Spokane, Wash. It was supposed to end with confetti showers and comparisons to Carmelo Anthony - not the Longhorns' worst loss of the season.
We all knew it was going to take a string of superlative performances by Kevin Durant for Texas to make a magical NCAA Tournament run, but the Longhorns couldn't even make it out of the first weekend.
USC 87, Texas 68.
Now, we must confront the reality that Durant's fantastic 35-game career at UT is over. There's no need for him to come back, though selfishly we'd love to see him up close for another season. He's done all he can do in Austin.
Don't waste your time trying to come up with scenarios where he returns for another season because it's not happening. As you would expect, Durant isn't interested in discussing the future.
"I don't think that's an appropriate question right now," Durant said. "I'm just worried about this team and where we could be next year as a team."
When Durant decides to leave in the next month or so, his decision won't have nearly as much to do with money as you might think.

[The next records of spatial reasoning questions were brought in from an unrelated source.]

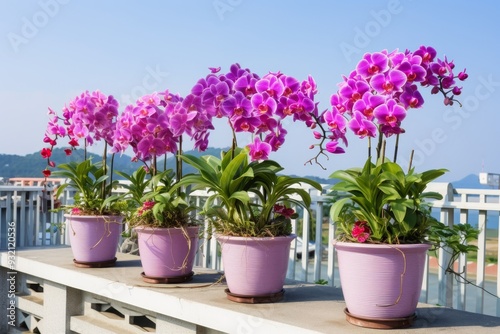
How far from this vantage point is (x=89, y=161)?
3234mm

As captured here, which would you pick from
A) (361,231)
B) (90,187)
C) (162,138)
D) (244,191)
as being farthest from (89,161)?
(361,231)

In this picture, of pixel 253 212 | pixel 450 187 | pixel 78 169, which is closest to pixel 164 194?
pixel 253 212

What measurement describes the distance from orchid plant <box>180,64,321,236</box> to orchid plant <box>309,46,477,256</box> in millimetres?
208

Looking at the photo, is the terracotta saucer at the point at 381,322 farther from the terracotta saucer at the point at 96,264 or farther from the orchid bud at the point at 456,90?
the terracotta saucer at the point at 96,264

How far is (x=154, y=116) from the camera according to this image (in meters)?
2.54

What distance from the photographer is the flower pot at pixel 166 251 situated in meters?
2.51

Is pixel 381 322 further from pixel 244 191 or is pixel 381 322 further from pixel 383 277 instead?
pixel 244 191

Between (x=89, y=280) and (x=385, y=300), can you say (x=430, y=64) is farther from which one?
(x=89, y=280)

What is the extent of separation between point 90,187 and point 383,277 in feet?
6.45

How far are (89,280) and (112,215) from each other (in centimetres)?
46

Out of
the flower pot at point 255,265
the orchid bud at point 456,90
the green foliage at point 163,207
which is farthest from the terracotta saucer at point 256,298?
the orchid bud at point 456,90

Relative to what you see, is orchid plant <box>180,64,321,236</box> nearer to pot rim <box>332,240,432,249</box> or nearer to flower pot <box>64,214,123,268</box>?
pot rim <box>332,240,432,249</box>

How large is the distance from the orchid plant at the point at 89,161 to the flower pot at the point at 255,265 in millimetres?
1081

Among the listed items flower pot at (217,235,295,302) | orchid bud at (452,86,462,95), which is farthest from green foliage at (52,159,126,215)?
orchid bud at (452,86,462,95)
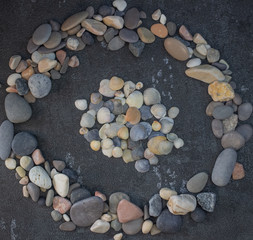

It'll be more about how his game can't improve much more at UT.
Durant scored more points than any other freshman in NCAA history except LSU's Chris Jackson. We all realize fantastic players like Kareem Abdul-Jabaar and Pete Maravich weren't allowed to play varsity basketball as freshmen, but Michael Jordan, Magic Johnson and Larry Bird were.
Rick Barnes is a really good coach, but defense is his specialty. He simply isn't creative enough offensively to advance Durant's game and make him a better player.
When you have college basketball's best player - the topic is not even up for debate - and he can play every position on the court, you make him the epicenter of the offense.
He should touch the ball on every single half-court possession. No exceptions. And if his teammates can't figure that out, then they need to sit on the bench until they do.
When the offense runs through Durant, A.J. Abrams and D.J. Augustin get open jump shots or more room to drive to the basket because Durant is always going to have two or three defenders around him.
So what happened Sunday? Durant had five shots in UT's first 16 possessions as the Longhorns fell behind 24-13 with 9:38 left in the first half.
A minute into the second half, Texas pulled within 34-30 on Justin Mason's layup. By the time Durant made his first field goal of the second half, UT trailed, 53-37, with 13:08 left.
Durant finished with 30 points, making 11 of 24 shots and sis of eight free throws. But you miss the point completely if you think it's about getting Durant shots. It's about getting him quality shots.
His ability to hit three-pointers should make it easier for him to drive to the bucket. And when all else fails, it's Barnes responsibility to call a play that gets Durant the ball in the paint where he either gets fouled or scores.
Durant doesn't need to take nine three-pointers. Barnes, though, couldn't figure out how to get him the ball close to the basket, so Durant didn't have much choice.